With Rudd indicating his willingness to go to the backbench with magnanimity (at least for now) and the Opposition floundering in yesterday afternoon’s parliamentary question time, Gillard may well feel satisfied with the day’s outcome.
Resolving the Rudd question
The Labor spill resolves the Rudd-versus-Gillard leadership dynamic for now, but the fundamental problems for the government have not really gone away. Without a lower house majority, Labor cannot afford to lose a single seat next election. Rather, it must find seats to win from the Liberal-National coalition in order to regain control of the House of Representatives.
The polls may be improving for the government, but the fact is that it is still languishing behind the opposition as the voters’ preferred choice. With the carbon tax due for implementation on 1 July, there is a real prospect of a fall in voter support occurring and Gillard’s leadership may be under pressure yet again.
Rudd now goes to the backbench where he can work on addressing his core problem – specifically, his lack of support in the caucus. Conditions for a leadership change may not be opportune at the moment, but that could change in the future.
No walk in the park
And it’s not all good news for the Coalition. In the House of Representatives sessions after the caucus meeting, the Liberal-National opposition floundered badly in its first opportunity to attack the government and its leader. There is a sense that, in the immediate aftermath of the Gillard-Rudd battle, it is opposition leader Tony Abbott who is under pressure.
Tony Abbott has also struggled to win over the support of the Australian voters as measured by the polls. His problem now is that the Labor party’s recent behaviour ought to set his side of politics up for a very easy victory at the next election.
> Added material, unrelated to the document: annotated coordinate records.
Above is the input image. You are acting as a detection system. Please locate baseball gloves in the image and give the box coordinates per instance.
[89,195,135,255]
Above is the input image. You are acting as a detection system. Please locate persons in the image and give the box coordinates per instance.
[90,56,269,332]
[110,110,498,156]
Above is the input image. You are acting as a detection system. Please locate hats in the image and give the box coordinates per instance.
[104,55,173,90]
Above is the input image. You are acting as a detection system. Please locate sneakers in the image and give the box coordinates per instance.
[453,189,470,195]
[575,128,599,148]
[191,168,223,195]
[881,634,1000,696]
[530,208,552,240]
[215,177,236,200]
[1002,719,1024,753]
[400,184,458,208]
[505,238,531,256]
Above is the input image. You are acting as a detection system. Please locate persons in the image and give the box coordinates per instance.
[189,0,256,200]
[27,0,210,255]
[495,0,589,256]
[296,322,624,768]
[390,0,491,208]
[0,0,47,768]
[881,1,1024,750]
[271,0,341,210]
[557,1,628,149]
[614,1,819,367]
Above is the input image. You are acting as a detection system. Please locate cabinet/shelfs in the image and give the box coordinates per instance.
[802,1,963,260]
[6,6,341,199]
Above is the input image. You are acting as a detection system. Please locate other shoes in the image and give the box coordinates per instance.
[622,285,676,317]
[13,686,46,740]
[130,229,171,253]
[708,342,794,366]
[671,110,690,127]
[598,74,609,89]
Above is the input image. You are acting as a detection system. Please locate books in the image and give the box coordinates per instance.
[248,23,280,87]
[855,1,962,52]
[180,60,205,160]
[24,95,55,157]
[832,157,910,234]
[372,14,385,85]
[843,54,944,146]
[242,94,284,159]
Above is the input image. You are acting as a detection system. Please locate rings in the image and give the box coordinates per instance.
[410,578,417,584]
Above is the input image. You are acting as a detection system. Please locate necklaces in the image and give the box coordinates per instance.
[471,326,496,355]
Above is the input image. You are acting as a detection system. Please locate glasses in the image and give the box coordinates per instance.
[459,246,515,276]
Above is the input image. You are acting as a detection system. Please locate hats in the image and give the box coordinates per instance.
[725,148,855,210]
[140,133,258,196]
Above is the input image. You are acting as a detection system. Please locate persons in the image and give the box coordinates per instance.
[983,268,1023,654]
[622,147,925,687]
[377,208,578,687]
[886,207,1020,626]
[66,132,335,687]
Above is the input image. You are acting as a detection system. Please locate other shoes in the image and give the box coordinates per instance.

Any sense that this might not transpire could be dangerous for Abbott’s leadership of the Liberal party. The failure of his team to exploit Labor’s problems in question time hints at a possibility that Abbott might struggle to fully exploit the opportunities being presented to him.
The long road to the polls
Although it’s not clear whether this is a problem for Abbott or not, the fact is that the next election isn’t due – and probably won’t be called – until the latter half of 2013.
Gillard has time to try to reverse polling trends (yesterday’s Newspoll notwithstanding), but it also means Abbott still has time to mount an effective campaign against her.
What’s also not clear is whether Gillard or Abbott will be at the helm of their respective parties when that election is held.
The first round of the leadership battle may be over, but there may be more to come.